KIPUS: REVISTA ANDINA DE LETRAS Y ESTUDIOS CULTURALES,
No. 55 (Enero-Junio, 2024) ISSN: 1390-0102

R E S E Ñ A S


Juan José Rodinás, Fantasías animadas de ayer y alrededores, Quito, Pontificia Universidad Católica del Ecuador, 2021, 98 p.





Escrito desde el ritmo interior de la prosa, desde la respiración natural del habla, Fantasías animadas de ayer y alrededores (2022), de Juan José Rodinás, puede leerse como una autobiografía poética o, mejor dicho, como un Bildungsroman en clave poética, pues relata el proceso de formación y aprendizaje vital del hablante lírico, descontado el ingrediente ficcional que importa toda autobiografía y, por supuesto, fuera de cualquier prurito documental y cronológico. Si atendemos a los títulos de esos tres capítulos que lo conforman podemos ver que el itinerario existencial del poeta va desde el microuniverso fantástico elaborado dentro de la casa algo inhóspita de la infancia ("La inagotable estación de los trenes imaginarios"), para abrirse gradualmente a su entorno social, comunitario, barrial ("Un barrio de animaciones imprevistas"), hasta captar la inmensidad del mundo con sus cimas y abismos en el episodio final: "El niño que rebasó el filo del acantilado (no caerá hasta que mira abajo)", cuyo momento cenital en un sentido estético, pero también astronómico y cinematográfico, se encuentra quizá condensado en ese hermoso pasaje:

Si alguien mirase las cosas desde el cielo, ¿qué vería?

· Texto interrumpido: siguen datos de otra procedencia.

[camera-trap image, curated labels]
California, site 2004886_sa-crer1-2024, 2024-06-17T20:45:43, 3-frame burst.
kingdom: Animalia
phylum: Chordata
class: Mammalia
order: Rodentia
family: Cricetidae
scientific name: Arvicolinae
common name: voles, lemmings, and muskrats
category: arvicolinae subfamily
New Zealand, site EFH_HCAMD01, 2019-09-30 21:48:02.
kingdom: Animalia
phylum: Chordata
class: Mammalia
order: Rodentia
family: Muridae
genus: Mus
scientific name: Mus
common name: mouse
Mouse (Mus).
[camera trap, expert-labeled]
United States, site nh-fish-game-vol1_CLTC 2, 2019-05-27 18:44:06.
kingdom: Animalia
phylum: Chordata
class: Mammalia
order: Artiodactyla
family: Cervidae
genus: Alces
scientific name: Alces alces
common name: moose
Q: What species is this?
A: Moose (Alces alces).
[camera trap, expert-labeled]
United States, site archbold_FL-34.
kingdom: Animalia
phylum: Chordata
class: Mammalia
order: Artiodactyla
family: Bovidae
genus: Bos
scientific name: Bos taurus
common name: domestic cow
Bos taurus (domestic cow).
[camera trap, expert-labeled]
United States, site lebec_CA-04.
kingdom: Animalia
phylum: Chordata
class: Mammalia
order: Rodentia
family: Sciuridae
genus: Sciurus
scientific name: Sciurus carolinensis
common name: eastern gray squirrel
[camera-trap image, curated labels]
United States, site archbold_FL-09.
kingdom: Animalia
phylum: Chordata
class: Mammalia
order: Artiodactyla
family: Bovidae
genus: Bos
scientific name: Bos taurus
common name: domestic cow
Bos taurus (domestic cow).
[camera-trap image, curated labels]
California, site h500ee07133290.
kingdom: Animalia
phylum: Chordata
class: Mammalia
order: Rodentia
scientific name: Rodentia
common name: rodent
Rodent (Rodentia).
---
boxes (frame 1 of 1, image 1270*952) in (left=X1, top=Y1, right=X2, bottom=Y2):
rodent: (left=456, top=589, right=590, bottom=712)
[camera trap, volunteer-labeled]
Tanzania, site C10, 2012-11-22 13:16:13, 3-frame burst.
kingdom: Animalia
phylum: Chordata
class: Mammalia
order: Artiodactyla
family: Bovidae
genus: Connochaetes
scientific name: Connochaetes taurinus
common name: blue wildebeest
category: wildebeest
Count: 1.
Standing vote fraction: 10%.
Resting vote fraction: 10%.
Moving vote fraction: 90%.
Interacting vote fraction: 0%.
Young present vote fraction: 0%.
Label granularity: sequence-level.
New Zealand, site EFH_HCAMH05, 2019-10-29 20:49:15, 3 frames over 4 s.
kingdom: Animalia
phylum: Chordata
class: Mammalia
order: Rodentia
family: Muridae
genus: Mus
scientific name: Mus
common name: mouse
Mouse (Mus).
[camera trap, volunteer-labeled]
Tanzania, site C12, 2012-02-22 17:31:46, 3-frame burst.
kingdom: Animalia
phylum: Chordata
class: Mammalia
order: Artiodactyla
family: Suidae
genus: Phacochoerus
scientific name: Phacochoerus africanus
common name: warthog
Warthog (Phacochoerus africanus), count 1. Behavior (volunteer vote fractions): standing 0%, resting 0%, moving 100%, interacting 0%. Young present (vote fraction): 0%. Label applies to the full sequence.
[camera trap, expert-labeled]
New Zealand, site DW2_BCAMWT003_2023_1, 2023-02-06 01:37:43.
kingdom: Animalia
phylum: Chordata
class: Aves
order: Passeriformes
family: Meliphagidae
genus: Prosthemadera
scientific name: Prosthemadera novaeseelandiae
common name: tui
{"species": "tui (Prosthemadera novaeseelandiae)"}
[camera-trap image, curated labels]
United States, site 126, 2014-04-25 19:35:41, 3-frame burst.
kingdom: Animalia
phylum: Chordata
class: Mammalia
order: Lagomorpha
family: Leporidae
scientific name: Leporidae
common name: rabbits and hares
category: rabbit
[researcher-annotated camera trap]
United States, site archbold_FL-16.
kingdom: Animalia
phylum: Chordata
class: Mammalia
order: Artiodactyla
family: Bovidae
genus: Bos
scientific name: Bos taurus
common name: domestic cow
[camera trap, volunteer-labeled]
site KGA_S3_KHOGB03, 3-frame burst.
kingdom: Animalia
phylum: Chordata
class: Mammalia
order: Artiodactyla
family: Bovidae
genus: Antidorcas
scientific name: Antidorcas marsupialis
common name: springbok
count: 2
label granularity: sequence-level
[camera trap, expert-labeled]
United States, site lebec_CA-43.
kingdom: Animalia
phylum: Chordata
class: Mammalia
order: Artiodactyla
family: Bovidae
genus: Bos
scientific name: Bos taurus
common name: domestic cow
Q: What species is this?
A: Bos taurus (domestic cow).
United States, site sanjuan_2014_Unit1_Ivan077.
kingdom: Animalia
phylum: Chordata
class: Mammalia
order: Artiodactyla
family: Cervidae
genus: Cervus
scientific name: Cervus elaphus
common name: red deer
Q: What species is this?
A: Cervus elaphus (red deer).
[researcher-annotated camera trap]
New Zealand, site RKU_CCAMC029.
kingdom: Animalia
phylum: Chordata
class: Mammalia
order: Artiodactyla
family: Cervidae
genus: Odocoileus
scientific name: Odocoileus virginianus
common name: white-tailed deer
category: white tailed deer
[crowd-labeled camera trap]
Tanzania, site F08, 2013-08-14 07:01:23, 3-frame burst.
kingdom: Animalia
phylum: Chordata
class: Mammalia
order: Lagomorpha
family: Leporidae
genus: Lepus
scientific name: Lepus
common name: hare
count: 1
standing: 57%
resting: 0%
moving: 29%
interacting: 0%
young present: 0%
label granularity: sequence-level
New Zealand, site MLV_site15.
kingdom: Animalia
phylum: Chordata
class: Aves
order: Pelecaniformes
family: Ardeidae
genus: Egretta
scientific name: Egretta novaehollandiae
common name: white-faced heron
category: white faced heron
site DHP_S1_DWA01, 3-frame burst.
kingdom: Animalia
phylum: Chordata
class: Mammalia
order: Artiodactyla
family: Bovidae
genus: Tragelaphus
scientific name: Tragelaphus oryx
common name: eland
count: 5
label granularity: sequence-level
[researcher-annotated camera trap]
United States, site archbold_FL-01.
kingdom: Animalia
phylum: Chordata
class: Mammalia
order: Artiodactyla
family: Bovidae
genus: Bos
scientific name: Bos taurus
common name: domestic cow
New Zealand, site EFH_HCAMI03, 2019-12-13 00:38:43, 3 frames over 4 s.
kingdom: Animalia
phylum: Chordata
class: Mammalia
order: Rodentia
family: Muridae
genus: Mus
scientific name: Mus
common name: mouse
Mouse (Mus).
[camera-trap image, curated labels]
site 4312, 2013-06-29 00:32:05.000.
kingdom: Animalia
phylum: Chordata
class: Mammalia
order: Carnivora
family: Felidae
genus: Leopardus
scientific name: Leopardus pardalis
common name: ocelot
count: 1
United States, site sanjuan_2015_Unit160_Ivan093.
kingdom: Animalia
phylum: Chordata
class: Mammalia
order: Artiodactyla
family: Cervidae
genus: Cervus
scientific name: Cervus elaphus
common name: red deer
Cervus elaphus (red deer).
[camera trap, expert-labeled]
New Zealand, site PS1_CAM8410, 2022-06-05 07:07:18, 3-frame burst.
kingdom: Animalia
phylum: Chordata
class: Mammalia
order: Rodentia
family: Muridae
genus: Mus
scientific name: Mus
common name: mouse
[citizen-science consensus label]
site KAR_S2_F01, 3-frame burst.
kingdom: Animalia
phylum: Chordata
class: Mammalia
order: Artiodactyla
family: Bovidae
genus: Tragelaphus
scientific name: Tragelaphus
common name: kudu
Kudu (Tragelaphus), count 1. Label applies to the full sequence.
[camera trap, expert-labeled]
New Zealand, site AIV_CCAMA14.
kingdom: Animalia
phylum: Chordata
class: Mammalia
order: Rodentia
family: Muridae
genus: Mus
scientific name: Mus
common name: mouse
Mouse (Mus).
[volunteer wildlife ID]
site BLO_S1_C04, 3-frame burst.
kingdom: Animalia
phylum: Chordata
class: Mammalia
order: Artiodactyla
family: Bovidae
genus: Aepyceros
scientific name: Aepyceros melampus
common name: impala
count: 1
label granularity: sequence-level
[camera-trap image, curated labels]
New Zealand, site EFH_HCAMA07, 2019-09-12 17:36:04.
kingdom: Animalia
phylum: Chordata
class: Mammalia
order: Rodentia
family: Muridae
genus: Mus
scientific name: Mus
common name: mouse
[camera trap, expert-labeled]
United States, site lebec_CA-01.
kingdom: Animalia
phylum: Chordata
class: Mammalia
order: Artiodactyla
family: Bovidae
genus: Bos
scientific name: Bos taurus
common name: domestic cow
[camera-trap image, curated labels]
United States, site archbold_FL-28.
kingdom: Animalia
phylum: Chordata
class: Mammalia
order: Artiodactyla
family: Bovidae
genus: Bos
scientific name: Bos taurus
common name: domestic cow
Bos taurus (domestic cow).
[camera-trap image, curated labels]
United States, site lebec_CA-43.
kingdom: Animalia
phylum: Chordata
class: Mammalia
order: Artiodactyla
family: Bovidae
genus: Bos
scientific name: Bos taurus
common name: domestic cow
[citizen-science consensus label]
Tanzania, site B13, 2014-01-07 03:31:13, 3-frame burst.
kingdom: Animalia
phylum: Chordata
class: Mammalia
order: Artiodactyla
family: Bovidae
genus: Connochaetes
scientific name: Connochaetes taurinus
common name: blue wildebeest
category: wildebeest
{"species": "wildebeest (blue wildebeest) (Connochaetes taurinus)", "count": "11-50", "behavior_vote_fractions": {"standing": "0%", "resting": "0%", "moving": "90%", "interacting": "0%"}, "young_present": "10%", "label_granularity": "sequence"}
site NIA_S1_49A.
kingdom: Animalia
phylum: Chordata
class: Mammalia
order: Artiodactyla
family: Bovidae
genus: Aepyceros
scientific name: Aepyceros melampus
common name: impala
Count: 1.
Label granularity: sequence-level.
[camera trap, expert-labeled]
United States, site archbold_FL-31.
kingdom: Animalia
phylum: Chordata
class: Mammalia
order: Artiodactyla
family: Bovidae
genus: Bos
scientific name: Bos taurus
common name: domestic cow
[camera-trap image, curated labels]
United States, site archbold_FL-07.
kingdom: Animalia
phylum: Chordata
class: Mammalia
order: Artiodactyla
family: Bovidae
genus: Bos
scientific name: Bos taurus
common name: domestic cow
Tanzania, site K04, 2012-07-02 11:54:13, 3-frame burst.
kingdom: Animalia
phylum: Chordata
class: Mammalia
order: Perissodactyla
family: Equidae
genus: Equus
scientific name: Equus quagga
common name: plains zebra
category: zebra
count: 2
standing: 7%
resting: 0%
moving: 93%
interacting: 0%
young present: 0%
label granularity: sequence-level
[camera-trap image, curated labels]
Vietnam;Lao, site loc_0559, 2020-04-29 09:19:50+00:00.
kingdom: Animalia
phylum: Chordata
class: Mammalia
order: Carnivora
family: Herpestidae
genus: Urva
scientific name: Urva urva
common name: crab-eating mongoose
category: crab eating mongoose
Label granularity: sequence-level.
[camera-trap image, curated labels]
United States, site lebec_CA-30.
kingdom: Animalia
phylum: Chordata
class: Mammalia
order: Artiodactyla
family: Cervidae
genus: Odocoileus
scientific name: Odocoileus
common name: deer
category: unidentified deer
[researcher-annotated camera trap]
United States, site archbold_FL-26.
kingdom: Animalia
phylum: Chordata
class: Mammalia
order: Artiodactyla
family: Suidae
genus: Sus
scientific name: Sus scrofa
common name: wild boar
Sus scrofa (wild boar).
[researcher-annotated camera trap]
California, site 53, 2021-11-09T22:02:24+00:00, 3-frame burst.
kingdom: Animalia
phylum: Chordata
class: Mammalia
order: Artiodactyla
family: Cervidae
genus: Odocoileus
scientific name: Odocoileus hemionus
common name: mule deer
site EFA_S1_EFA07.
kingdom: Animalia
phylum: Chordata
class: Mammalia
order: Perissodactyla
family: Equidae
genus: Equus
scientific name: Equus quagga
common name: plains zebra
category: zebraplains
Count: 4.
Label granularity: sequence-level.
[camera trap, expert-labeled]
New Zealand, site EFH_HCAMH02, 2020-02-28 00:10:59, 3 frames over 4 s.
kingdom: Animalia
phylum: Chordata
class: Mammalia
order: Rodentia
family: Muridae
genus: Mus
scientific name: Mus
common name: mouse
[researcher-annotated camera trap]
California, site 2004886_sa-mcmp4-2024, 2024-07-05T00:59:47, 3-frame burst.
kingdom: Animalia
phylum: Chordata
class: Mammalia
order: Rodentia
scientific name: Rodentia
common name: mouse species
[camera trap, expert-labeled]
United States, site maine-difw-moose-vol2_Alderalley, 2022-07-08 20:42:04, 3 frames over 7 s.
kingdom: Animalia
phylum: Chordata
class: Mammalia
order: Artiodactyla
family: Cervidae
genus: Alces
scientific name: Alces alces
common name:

la superficie terrestre, dos novios que se dan la mano en un suburbio industrial, las 9 de la noche de un jardín donde croan los sapos y los grillos se duermen. Caen gotas sobre las ventanas de una camioneta deportiva. Al lado, entre parcelas de terreno, varias mujeres ríen:

Susana, madre, 39 años; Greis, abuela, 67; Cora, hija, 14. Ellas están presentes en una casa vieja y eso verá el gavilán o la cámara de algún satélite con su ojo secreto. Si se aleja, verá un punto negro, una mancha lacrada, una zona irreal. O verá un niño y un corazón que festeja el campeonato de un equipo que descendió hace veinte años.

Me pregunto: ¿esto es un viaje al pasado o al futuro, o al futuro que ya es pasado, o una visión del futuro como pasado? Lo que está en juego es, justamente, el ayer y sus alrededores. Es decir, ese pasado expandido, cuyas adyacencias se extienden en el tiempo, hacia adelante y hacia atrás, ahí quizá estribe el secreto y la paradoja que guarda el título. Aquí el tiempo ocurre de otro modo ("un complejo deportivo / donde alguien practica taekwondo desde hace siglos o minutos", dice el locutor lírico), no el tiempo cíclico, de la repetición eterna, sino más bien un tiempo que se realiza en las porosas fronteras entre lo sincrónico y diacrónico, entre el hecho que ocurre en el instante y su evolución en el futuro. Entonces, el fragmento anterior no solo da cuenta de la apertura cinemática de la poesía de Rodinás, sino de cómo opera su percepción de la realidad fenoménica, abordando simultáneamente múltiples planos espacio-temporales, configurando al mismo tiempo un cronotopo y una heterotopia tan fascinantes como delirantes. Pues, en muchas páginas de este libro, Bajtín y Foucault parecen trabajar al unísono.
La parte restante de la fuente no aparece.